* [Goal] Pick out and copy every line of the records below that contains the string "grass". Matching is case-sensitive.

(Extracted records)
*****

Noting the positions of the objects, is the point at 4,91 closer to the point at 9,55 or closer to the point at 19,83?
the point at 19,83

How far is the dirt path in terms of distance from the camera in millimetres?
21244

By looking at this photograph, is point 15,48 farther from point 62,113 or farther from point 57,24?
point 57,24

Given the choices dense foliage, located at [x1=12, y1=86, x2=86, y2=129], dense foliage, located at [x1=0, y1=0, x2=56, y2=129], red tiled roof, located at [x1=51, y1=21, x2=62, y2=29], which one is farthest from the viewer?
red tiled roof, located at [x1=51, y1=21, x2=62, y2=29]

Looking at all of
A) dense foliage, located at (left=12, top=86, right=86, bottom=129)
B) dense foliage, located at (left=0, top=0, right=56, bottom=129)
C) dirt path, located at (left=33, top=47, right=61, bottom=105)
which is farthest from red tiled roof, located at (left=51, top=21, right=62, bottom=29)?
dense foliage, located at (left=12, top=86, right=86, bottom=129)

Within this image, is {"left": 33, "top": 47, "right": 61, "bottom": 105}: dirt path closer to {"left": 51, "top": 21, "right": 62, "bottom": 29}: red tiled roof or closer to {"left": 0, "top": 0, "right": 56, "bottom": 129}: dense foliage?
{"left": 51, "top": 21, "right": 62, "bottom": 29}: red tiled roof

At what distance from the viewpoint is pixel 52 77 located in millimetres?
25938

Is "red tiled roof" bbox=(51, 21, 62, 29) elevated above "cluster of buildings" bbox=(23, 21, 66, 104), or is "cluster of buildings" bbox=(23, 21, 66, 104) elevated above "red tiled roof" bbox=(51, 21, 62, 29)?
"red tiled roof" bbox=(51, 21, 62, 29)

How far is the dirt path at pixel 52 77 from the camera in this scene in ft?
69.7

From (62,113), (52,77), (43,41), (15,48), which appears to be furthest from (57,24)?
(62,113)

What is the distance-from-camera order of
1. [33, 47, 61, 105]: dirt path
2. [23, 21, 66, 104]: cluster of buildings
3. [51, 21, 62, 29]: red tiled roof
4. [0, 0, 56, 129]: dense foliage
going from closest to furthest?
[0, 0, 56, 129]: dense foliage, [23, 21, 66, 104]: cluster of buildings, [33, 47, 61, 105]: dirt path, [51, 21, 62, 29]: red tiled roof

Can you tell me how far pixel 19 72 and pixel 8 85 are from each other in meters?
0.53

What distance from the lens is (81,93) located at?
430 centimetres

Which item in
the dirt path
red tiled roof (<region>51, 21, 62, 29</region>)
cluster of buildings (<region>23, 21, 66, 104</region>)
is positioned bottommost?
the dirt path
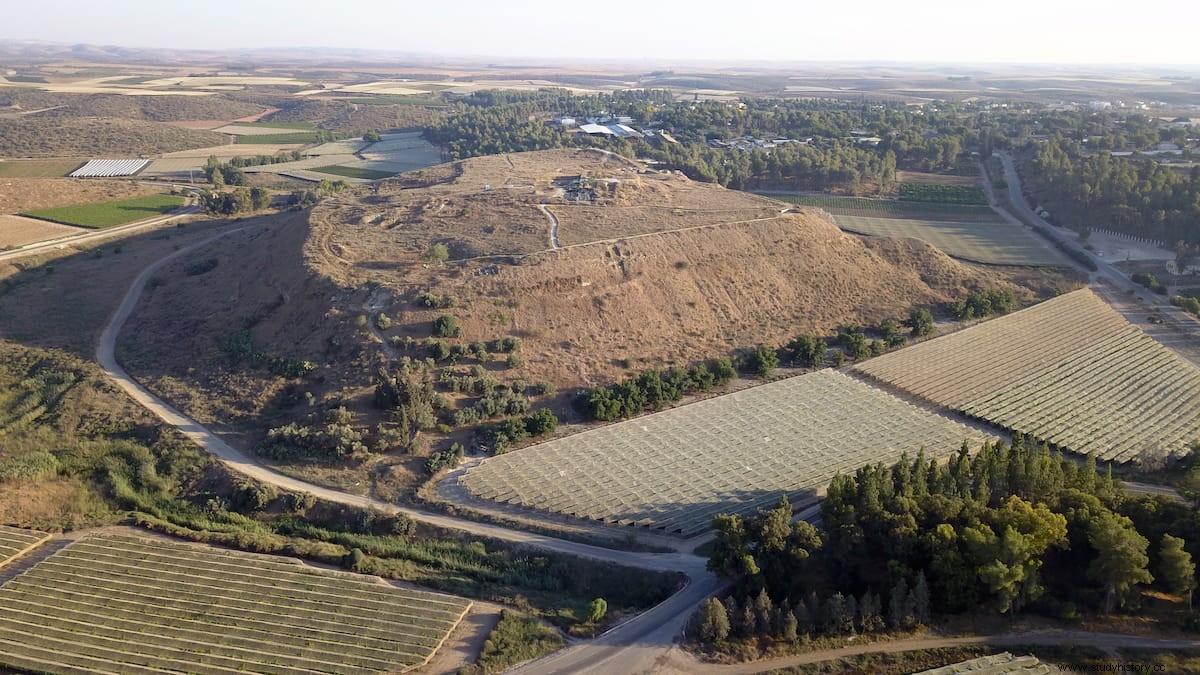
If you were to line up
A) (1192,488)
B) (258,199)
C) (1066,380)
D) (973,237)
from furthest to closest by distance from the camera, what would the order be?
1. (258,199)
2. (973,237)
3. (1066,380)
4. (1192,488)

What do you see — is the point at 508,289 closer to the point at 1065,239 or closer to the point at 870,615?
the point at 870,615

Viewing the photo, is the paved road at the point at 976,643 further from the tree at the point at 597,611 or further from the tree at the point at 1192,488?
the tree at the point at 1192,488

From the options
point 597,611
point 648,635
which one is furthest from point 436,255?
point 648,635

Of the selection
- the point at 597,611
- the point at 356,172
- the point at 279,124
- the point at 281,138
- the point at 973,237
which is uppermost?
the point at 279,124

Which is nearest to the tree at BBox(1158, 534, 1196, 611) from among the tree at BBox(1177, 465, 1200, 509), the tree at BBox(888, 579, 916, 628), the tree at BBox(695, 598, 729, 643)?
the tree at BBox(1177, 465, 1200, 509)

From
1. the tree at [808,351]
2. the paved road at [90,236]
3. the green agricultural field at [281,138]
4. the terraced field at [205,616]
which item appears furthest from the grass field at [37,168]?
the tree at [808,351]

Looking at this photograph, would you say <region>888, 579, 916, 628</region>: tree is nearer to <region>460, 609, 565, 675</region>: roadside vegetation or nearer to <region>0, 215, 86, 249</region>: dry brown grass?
<region>460, 609, 565, 675</region>: roadside vegetation

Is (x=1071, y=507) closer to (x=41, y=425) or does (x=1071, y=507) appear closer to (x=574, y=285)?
(x=574, y=285)
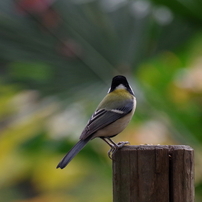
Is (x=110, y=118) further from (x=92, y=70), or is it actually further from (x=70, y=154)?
(x=92, y=70)

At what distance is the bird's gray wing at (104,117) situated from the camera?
3.16 meters

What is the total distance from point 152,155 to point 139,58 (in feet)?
8.97

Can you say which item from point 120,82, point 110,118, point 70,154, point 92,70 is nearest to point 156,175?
point 70,154

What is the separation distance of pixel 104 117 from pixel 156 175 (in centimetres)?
105

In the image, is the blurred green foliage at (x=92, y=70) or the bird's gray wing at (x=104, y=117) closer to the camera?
the bird's gray wing at (x=104, y=117)

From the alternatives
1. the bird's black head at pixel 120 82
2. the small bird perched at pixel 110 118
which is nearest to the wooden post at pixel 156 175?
the small bird perched at pixel 110 118

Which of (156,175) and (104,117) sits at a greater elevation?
(104,117)

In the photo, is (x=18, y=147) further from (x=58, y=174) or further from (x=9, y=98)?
(x=58, y=174)

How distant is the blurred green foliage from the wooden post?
5.06ft

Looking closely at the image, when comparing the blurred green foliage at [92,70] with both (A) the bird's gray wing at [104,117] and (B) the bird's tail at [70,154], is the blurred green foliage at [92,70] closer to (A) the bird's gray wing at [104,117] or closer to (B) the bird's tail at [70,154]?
(A) the bird's gray wing at [104,117]

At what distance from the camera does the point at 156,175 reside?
228 centimetres

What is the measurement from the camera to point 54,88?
4586 mm

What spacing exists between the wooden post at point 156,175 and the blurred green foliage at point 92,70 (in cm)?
154

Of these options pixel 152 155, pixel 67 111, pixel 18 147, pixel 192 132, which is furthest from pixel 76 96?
pixel 152 155
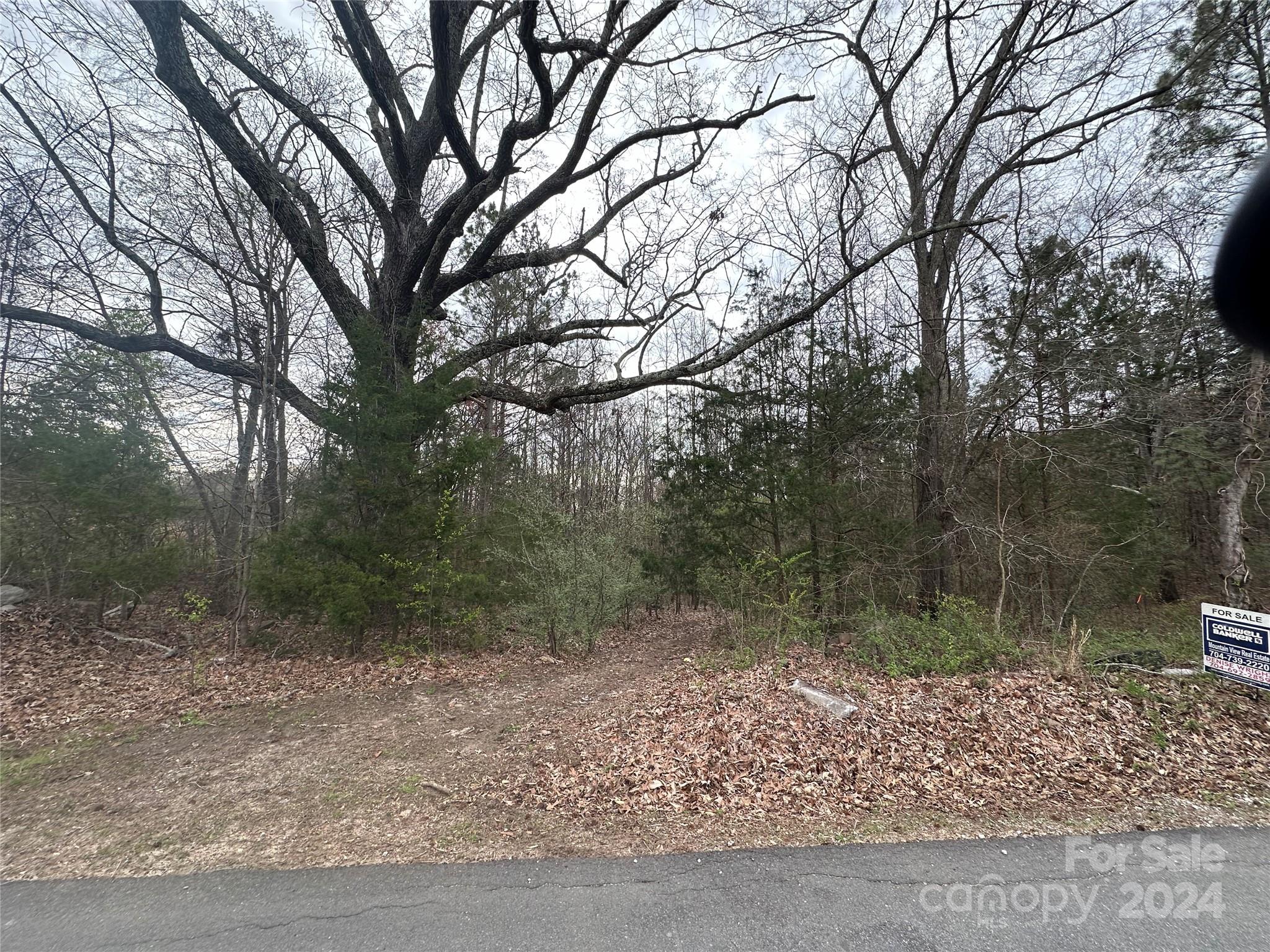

*****

* [Result below]
which item appears furthest from the grass field at [37,168]?
Looking at this photograph, would you say <region>888, 579, 916, 628</region>: tree is nearer to <region>460, 609, 565, 675</region>: roadside vegetation or nearer to <region>0, 215, 86, 249</region>: dry brown grass?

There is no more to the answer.